### TASK BRIEF
Only those lines running from the line that contains "What is the length" through the end of the material are to be written out, each exactly as shown.
====== RECORDS TO PROCESS ======
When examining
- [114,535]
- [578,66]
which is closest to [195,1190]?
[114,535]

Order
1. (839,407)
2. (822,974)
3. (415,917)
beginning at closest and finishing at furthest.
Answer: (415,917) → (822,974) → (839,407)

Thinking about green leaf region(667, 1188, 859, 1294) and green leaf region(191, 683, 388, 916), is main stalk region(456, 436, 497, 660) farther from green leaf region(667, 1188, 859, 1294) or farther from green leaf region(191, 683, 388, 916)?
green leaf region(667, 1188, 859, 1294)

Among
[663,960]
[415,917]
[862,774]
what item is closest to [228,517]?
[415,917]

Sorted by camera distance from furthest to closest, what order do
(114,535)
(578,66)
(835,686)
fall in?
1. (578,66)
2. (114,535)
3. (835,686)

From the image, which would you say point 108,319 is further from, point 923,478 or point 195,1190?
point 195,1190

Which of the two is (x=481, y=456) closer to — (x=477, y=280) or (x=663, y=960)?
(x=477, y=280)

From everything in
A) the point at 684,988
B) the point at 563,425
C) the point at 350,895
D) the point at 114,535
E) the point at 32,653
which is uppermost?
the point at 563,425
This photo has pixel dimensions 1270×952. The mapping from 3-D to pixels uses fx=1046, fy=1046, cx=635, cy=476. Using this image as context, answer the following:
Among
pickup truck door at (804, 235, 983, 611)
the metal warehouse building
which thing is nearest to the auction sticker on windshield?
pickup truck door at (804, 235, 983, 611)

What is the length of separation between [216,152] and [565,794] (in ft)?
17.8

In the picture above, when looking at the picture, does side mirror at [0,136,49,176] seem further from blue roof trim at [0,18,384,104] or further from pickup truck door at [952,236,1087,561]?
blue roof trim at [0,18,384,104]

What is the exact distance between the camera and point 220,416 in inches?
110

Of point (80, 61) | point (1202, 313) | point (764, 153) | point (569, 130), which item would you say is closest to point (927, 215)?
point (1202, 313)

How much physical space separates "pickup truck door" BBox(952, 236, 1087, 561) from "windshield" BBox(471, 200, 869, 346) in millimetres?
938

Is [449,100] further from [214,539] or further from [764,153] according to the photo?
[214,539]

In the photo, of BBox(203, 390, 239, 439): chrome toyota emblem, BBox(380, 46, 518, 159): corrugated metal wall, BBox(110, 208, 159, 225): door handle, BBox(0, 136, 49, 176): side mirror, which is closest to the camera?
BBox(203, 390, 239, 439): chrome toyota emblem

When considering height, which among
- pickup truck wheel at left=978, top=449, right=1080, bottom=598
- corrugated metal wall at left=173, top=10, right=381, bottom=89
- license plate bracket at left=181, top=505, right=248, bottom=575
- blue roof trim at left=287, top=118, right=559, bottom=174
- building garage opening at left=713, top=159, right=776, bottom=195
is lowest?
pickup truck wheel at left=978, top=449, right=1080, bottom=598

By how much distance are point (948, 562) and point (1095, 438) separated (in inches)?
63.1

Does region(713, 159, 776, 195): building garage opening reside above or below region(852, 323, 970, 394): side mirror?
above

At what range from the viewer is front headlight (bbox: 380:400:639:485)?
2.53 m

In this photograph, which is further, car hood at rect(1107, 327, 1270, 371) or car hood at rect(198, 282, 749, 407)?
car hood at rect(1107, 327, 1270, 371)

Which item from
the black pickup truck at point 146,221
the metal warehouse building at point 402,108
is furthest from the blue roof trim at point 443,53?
======
### RESPONSE
What is the length of separation between [216,152] and [565,794] (in ft)?
17.8

In the picture above, when looking at the picture, does side mirror at [0,136,49,176] seem further from blue roof trim at [0,18,384,104] or further from pickup truck door at [952,236,1087,561]?
blue roof trim at [0,18,384,104]

What is the exact distance between the camera and point 220,416 in inches?
110

Of point (80, 61) | point (1202, 313) | point (764, 153) | point (569, 130), which item would you say is closest to point (927, 215)?
point (1202, 313)

How much physical space separates "pickup truck door" BBox(952, 236, 1087, 561) from "windshield" BBox(471, 200, 869, 346) in millimetres?
938

Is [449,100] further from [214,539] or further from [764,153] according to the photo?
[214,539]

In the photo, of BBox(203, 390, 239, 439): chrome toyota emblem, BBox(380, 46, 518, 159): corrugated metal wall, BBox(110, 208, 159, 225): door handle, BBox(0, 136, 49, 176): side mirror, which is closest to the camera?
BBox(203, 390, 239, 439): chrome toyota emblem

When considering height, which among
- pickup truck wheel at left=978, top=449, right=1080, bottom=598
- corrugated metal wall at left=173, top=10, right=381, bottom=89
- license plate bracket at left=181, top=505, right=248, bottom=575
- blue roof trim at left=287, top=118, right=559, bottom=174
- building garage opening at left=713, top=159, right=776, bottom=195
is lowest?
pickup truck wheel at left=978, top=449, right=1080, bottom=598

By how much distance are point (948, 562) and point (1095, 438) separated (in inches)?
63.1

Does region(713, 159, 776, 195): building garage opening reside above or below region(852, 323, 970, 394): side mirror?
above

At what range from the viewer is front headlight (bbox: 380:400:639:485)?
2.53 m

In this photograph, which is further, car hood at rect(1107, 327, 1270, 371) or car hood at rect(198, 282, 749, 407)?
car hood at rect(1107, 327, 1270, 371)

Which item from
the black pickup truck at point 146,221
the metal warehouse building at point 402,108
is furthest from the blue roof trim at point 443,53?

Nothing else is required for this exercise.